>>>>>
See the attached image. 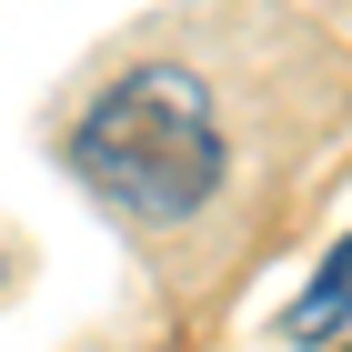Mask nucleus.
I'll use <instances>...</instances> for the list:
<instances>
[{
    "instance_id": "2",
    "label": "nucleus",
    "mask_w": 352,
    "mask_h": 352,
    "mask_svg": "<svg viewBox=\"0 0 352 352\" xmlns=\"http://www.w3.org/2000/svg\"><path fill=\"white\" fill-rule=\"evenodd\" d=\"M342 312H352V242L332 252V272L292 302V342H322V332H342Z\"/></svg>"
},
{
    "instance_id": "1",
    "label": "nucleus",
    "mask_w": 352,
    "mask_h": 352,
    "mask_svg": "<svg viewBox=\"0 0 352 352\" xmlns=\"http://www.w3.org/2000/svg\"><path fill=\"white\" fill-rule=\"evenodd\" d=\"M71 162H81V182L101 191L111 212L191 221L221 191V111H212V91H201V71H171V60L121 71V81L81 111Z\"/></svg>"
}]
</instances>
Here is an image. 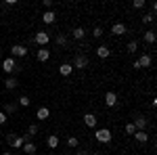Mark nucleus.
I'll list each match as a JSON object with an SVG mask.
<instances>
[{
    "mask_svg": "<svg viewBox=\"0 0 157 155\" xmlns=\"http://www.w3.org/2000/svg\"><path fill=\"white\" fill-rule=\"evenodd\" d=\"M21 149H23V151H25V153H27V155H34V153H36V151H38V149H36V145L32 143V141H27V143H25L23 147H21Z\"/></svg>",
    "mask_w": 157,
    "mask_h": 155,
    "instance_id": "obj_23",
    "label": "nucleus"
},
{
    "mask_svg": "<svg viewBox=\"0 0 157 155\" xmlns=\"http://www.w3.org/2000/svg\"><path fill=\"white\" fill-rule=\"evenodd\" d=\"M90 155H103V153H101V151H94V153H90Z\"/></svg>",
    "mask_w": 157,
    "mask_h": 155,
    "instance_id": "obj_37",
    "label": "nucleus"
},
{
    "mask_svg": "<svg viewBox=\"0 0 157 155\" xmlns=\"http://www.w3.org/2000/svg\"><path fill=\"white\" fill-rule=\"evenodd\" d=\"M38 132H40L38 124H29V126H27V134H25V138H32V136H36Z\"/></svg>",
    "mask_w": 157,
    "mask_h": 155,
    "instance_id": "obj_21",
    "label": "nucleus"
},
{
    "mask_svg": "<svg viewBox=\"0 0 157 155\" xmlns=\"http://www.w3.org/2000/svg\"><path fill=\"white\" fill-rule=\"evenodd\" d=\"M4 122H6V115H4V113H2V111H0V126H2V124H4Z\"/></svg>",
    "mask_w": 157,
    "mask_h": 155,
    "instance_id": "obj_36",
    "label": "nucleus"
},
{
    "mask_svg": "<svg viewBox=\"0 0 157 155\" xmlns=\"http://www.w3.org/2000/svg\"><path fill=\"white\" fill-rule=\"evenodd\" d=\"M153 21H155V15H151V13L143 15V25H149V23H153Z\"/></svg>",
    "mask_w": 157,
    "mask_h": 155,
    "instance_id": "obj_28",
    "label": "nucleus"
},
{
    "mask_svg": "<svg viewBox=\"0 0 157 155\" xmlns=\"http://www.w3.org/2000/svg\"><path fill=\"white\" fill-rule=\"evenodd\" d=\"M50 118V109L48 107H38L36 109V119H40V122H44V119Z\"/></svg>",
    "mask_w": 157,
    "mask_h": 155,
    "instance_id": "obj_12",
    "label": "nucleus"
},
{
    "mask_svg": "<svg viewBox=\"0 0 157 155\" xmlns=\"http://www.w3.org/2000/svg\"><path fill=\"white\" fill-rule=\"evenodd\" d=\"M92 34H94V38L98 40V38L103 36V29H101V27H94V29H92Z\"/></svg>",
    "mask_w": 157,
    "mask_h": 155,
    "instance_id": "obj_33",
    "label": "nucleus"
},
{
    "mask_svg": "<svg viewBox=\"0 0 157 155\" xmlns=\"http://www.w3.org/2000/svg\"><path fill=\"white\" fill-rule=\"evenodd\" d=\"M132 124H134V128H136V130H147V126H149V119H147L145 115H136Z\"/></svg>",
    "mask_w": 157,
    "mask_h": 155,
    "instance_id": "obj_6",
    "label": "nucleus"
},
{
    "mask_svg": "<svg viewBox=\"0 0 157 155\" xmlns=\"http://www.w3.org/2000/svg\"><path fill=\"white\" fill-rule=\"evenodd\" d=\"M75 155H90V151H88V149H80V147H78Z\"/></svg>",
    "mask_w": 157,
    "mask_h": 155,
    "instance_id": "obj_35",
    "label": "nucleus"
},
{
    "mask_svg": "<svg viewBox=\"0 0 157 155\" xmlns=\"http://www.w3.org/2000/svg\"><path fill=\"white\" fill-rule=\"evenodd\" d=\"M105 105H107V107H115V105H117V95L111 92V90L105 92Z\"/></svg>",
    "mask_w": 157,
    "mask_h": 155,
    "instance_id": "obj_11",
    "label": "nucleus"
},
{
    "mask_svg": "<svg viewBox=\"0 0 157 155\" xmlns=\"http://www.w3.org/2000/svg\"><path fill=\"white\" fill-rule=\"evenodd\" d=\"M94 50H97V55L101 57V59H107L109 55H111V50H109V48L105 46V44H101V46H97Z\"/></svg>",
    "mask_w": 157,
    "mask_h": 155,
    "instance_id": "obj_17",
    "label": "nucleus"
},
{
    "mask_svg": "<svg viewBox=\"0 0 157 155\" xmlns=\"http://www.w3.org/2000/svg\"><path fill=\"white\" fill-rule=\"evenodd\" d=\"M32 42L38 44L40 48H46V46H48V42H50V34H48V32H44V29H42V32H36V34L32 36Z\"/></svg>",
    "mask_w": 157,
    "mask_h": 155,
    "instance_id": "obj_1",
    "label": "nucleus"
},
{
    "mask_svg": "<svg viewBox=\"0 0 157 155\" xmlns=\"http://www.w3.org/2000/svg\"><path fill=\"white\" fill-rule=\"evenodd\" d=\"M17 105H19V107H29V105H32V101H29V96H27V95H23V96H19V99H17Z\"/></svg>",
    "mask_w": 157,
    "mask_h": 155,
    "instance_id": "obj_24",
    "label": "nucleus"
},
{
    "mask_svg": "<svg viewBox=\"0 0 157 155\" xmlns=\"http://www.w3.org/2000/svg\"><path fill=\"white\" fill-rule=\"evenodd\" d=\"M134 138H136V143H147L149 141V134L145 130H136L134 132Z\"/></svg>",
    "mask_w": 157,
    "mask_h": 155,
    "instance_id": "obj_18",
    "label": "nucleus"
},
{
    "mask_svg": "<svg viewBox=\"0 0 157 155\" xmlns=\"http://www.w3.org/2000/svg\"><path fill=\"white\" fill-rule=\"evenodd\" d=\"M84 124L88 126V128H97L98 118L94 115V113H84Z\"/></svg>",
    "mask_w": 157,
    "mask_h": 155,
    "instance_id": "obj_9",
    "label": "nucleus"
},
{
    "mask_svg": "<svg viewBox=\"0 0 157 155\" xmlns=\"http://www.w3.org/2000/svg\"><path fill=\"white\" fill-rule=\"evenodd\" d=\"M111 34L113 36H124V34H128V27L124 23H113L111 25Z\"/></svg>",
    "mask_w": 157,
    "mask_h": 155,
    "instance_id": "obj_7",
    "label": "nucleus"
},
{
    "mask_svg": "<svg viewBox=\"0 0 157 155\" xmlns=\"http://www.w3.org/2000/svg\"><path fill=\"white\" fill-rule=\"evenodd\" d=\"M55 44H57V46H67L69 40H67L65 34H57V36H55Z\"/></svg>",
    "mask_w": 157,
    "mask_h": 155,
    "instance_id": "obj_19",
    "label": "nucleus"
},
{
    "mask_svg": "<svg viewBox=\"0 0 157 155\" xmlns=\"http://www.w3.org/2000/svg\"><path fill=\"white\" fill-rule=\"evenodd\" d=\"M134 132H136L134 124H132V122H128V124H126V134H132V136H134Z\"/></svg>",
    "mask_w": 157,
    "mask_h": 155,
    "instance_id": "obj_30",
    "label": "nucleus"
},
{
    "mask_svg": "<svg viewBox=\"0 0 157 155\" xmlns=\"http://www.w3.org/2000/svg\"><path fill=\"white\" fill-rule=\"evenodd\" d=\"M67 147H69V149H78V147H80L78 136H69V138H67Z\"/></svg>",
    "mask_w": 157,
    "mask_h": 155,
    "instance_id": "obj_26",
    "label": "nucleus"
},
{
    "mask_svg": "<svg viewBox=\"0 0 157 155\" xmlns=\"http://www.w3.org/2000/svg\"><path fill=\"white\" fill-rule=\"evenodd\" d=\"M94 138H97L98 143L107 145V143H111L113 134H111V130H109V128H98V130H94Z\"/></svg>",
    "mask_w": 157,
    "mask_h": 155,
    "instance_id": "obj_2",
    "label": "nucleus"
},
{
    "mask_svg": "<svg viewBox=\"0 0 157 155\" xmlns=\"http://www.w3.org/2000/svg\"><path fill=\"white\" fill-rule=\"evenodd\" d=\"M117 155H124V153H117Z\"/></svg>",
    "mask_w": 157,
    "mask_h": 155,
    "instance_id": "obj_40",
    "label": "nucleus"
},
{
    "mask_svg": "<svg viewBox=\"0 0 157 155\" xmlns=\"http://www.w3.org/2000/svg\"><path fill=\"white\" fill-rule=\"evenodd\" d=\"M155 40H157L155 29H147V32H145V42H147V44H155Z\"/></svg>",
    "mask_w": 157,
    "mask_h": 155,
    "instance_id": "obj_20",
    "label": "nucleus"
},
{
    "mask_svg": "<svg viewBox=\"0 0 157 155\" xmlns=\"http://www.w3.org/2000/svg\"><path fill=\"white\" fill-rule=\"evenodd\" d=\"M25 145V136H15V141H13V147L15 149H21Z\"/></svg>",
    "mask_w": 157,
    "mask_h": 155,
    "instance_id": "obj_27",
    "label": "nucleus"
},
{
    "mask_svg": "<svg viewBox=\"0 0 157 155\" xmlns=\"http://www.w3.org/2000/svg\"><path fill=\"white\" fill-rule=\"evenodd\" d=\"M84 36H86L84 27H75V29H73V38H75V40H84Z\"/></svg>",
    "mask_w": 157,
    "mask_h": 155,
    "instance_id": "obj_25",
    "label": "nucleus"
},
{
    "mask_svg": "<svg viewBox=\"0 0 157 155\" xmlns=\"http://www.w3.org/2000/svg\"><path fill=\"white\" fill-rule=\"evenodd\" d=\"M42 21H44V25H52L55 21H57V13H55V11H44Z\"/></svg>",
    "mask_w": 157,
    "mask_h": 155,
    "instance_id": "obj_10",
    "label": "nucleus"
},
{
    "mask_svg": "<svg viewBox=\"0 0 157 155\" xmlns=\"http://www.w3.org/2000/svg\"><path fill=\"white\" fill-rule=\"evenodd\" d=\"M46 145H48L50 149H57V147H59V136H57V134H50L48 138H46Z\"/></svg>",
    "mask_w": 157,
    "mask_h": 155,
    "instance_id": "obj_22",
    "label": "nucleus"
},
{
    "mask_svg": "<svg viewBox=\"0 0 157 155\" xmlns=\"http://www.w3.org/2000/svg\"><path fill=\"white\" fill-rule=\"evenodd\" d=\"M17 109H19L17 101H15V103H4V107H2V113L9 118V115H13V113H17Z\"/></svg>",
    "mask_w": 157,
    "mask_h": 155,
    "instance_id": "obj_8",
    "label": "nucleus"
},
{
    "mask_svg": "<svg viewBox=\"0 0 157 155\" xmlns=\"http://www.w3.org/2000/svg\"><path fill=\"white\" fill-rule=\"evenodd\" d=\"M36 59L40 61V63H46V61L50 59V50L48 48H40V50L36 52Z\"/></svg>",
    "mask_w": 157,
    "mask_h": 155,
    "instance_id": "obj_15",
    "label": "nucleus"
},
{
    "mask_svg": "<svg viewBox=\"0 0 157 155\" xmlns=\"http://www.w3.org/2000/svg\"><path fill=\"white\" fill-rule=\"evenodd\" d=\"M11 57L13 59H23V57H27V46H23V44H13Z\"/></svg>",
    "mask_w": 157,
    "mask_h": 155,
    "instance_id": "obj_4",
    "label": "nucleus"
},
{
    "mask_svg": "<svg viewBox=\"0 0 157 155\" xmlns=\"http://www.w3.org/2000/svg\"><path fill=\"white\" fill-rule=\"evenodd\" d=\"M2 155H13V153H2Z\"/></svg>",
    "mask_w": 157,
    "mask_h": 155,
    "instance_id": "obj_38",
    "label": "nucleus"
},
{
    "mask_svg": "<svg viewBox=\"0 0 157 155\" xmlns=\"http://www.w3.org/2000/svg\"><path fill=\"white\" fill-rule=\"evenodd\" d=\"M52 4H55L52 0H44V9H46V11H52Z\"/></svg>",
    "mask_w": 157,
    "mask_h": 155,
    "instance_id": "obj_34",
    "label": "nucleus"
},
{
    "mask_svg": "<svg viewBox=\"0 0 157 155\" xmlns=\"http://www.w3.org/2000/svg\"><path fill=\"white\" fill-rule=\"evenodd\" d=\"M136 63H138V67L143 69V67H151V63H153V59H151V55H143L140 59H136Z\"/></svg>",
    "mask_w": 157,
    "mask_h": 155,
    "instance_id": "obj_16",
    "label": "nucleus"
},
{
    "mask_svg": "<svg viewBox=\"0 0 157 155\" xmlns=\"http://www.w3.org/2000/svg\"><path fill=\"white\" fill-rule=\"evenodd\" d=\"M132 4H134V9H143L145 6V0H134Z\"/></svg>",
    "mask_w": 157,
    "mask_h": 155,
    "instance_id": "obj_32",
    "label": "nucleus"
},
{
    "mask_svg": "<svg viewBox=\"0 0 157 155\" xmlns=\"http://www.w3.org/2000/svg\"><path fill=\"white\" fill-rule=\"evenodd\" d=\"M19 86V80L15 78V76H6V80H4V88L6 90H15Z\"/></svg>",
    "mask_w": 157,
    "mask_h": 155,
    "instance_id": "obj_13",
    "label": "nucleus"
},
{
    "mask_svg": "<svg viewBox=\"0 0 157 155\" xmlns=\"http://www.w3.org/2000/svg\"><path fill=\"white\" fill-rule=\"evenodd\" d=\"M17 67H19V63H17V59H13V57H6V59L2 61V69L9 73V76L17 72Z\"/></svg>",
    "mask_w": 157,
    "mask_h": 155,
    "instance_id": "obj_5",
    "label": "nucleus"
},
{
    "mask_svg": "<svg viewBox=\"0 0 157 155\" xmlns=\"http://www.w3.org/2000/svg\"><path fill=\"white\" fill-rule=\"evenodd\" d=\"M71 67H73V69H86V67H88V57H86L84 52L75 55L73 61H71Z\"/></svg>",
    "mask_w": 157,
    "mask_h": 155,
    "instance_id": "obj_3",
    "label": "nucleus"
},
{
    "mask_svg": "<svg viewBox=\"0 0 157 155\" xmlns=\"http://www.w3.org/2000/svg\"><path fill=\"white\" fill-rule=\"evenodd\" d=\"M73 72V67H71V63H61L59 65V73L63 76V78H69Z\"/></svg>",
    "mask_w": 157,
    "mask_h": 155,
    "instance_id": "obj_14",
    "label": "nucleus"
},
{
    "mask_svg": "<svg viewBox=\"0 0 157 155\" xmlns=\"http://www.w3.org/2000/svg\"><path fill=\"white\" fill-rule=\"evenodd\" d=\"M136 48H138V42H136V40L128 42V52H136Z\"/></svg>",
    "mask_w": 157,
    "mask_h": 155,
    "instance_id": "obj_29",
    "label": "nucleus"
},
{
    "mask_svg": "<svg viewBox=\"0 0 157 155\" xmlns=\"http://www.w3.org/2000/svg\"><path fill=\"white\" fill-rule=\"evenodd\" d=\"M65 155H73V153H65Z\"/></svg>",
    "mask_w": 157,
    "mask_h": 155,
    "instance_id": "obj_39",
    "label": "nucleus"
},
{
    "mask_svg": "<svg viewBox=\"0 0 157 155\" xmlns=\"http://www.w3.org/2000/svg\"><path fill=\"white\" fill-rule=\"evenodd\" d=\"M15 136H17V134H13V132H9V134H6L4 138H6V143H9V145H13V141H15Z\"/></svg>",
    "mask_w": 157,
    "mask_h": 155,
    "instance_id": "obj_31",
    "label": "nucleus"
}]
</instances>
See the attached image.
<<<<<
→ **WORK REQUIRED**:
Identify each line of the records that contains the word "list", and copy those lines.

→ **EXERCISE OUTPUT**:
I'll use <instances>...</instances> for the list:
I'll list each match as a JSON object with an SVG mask.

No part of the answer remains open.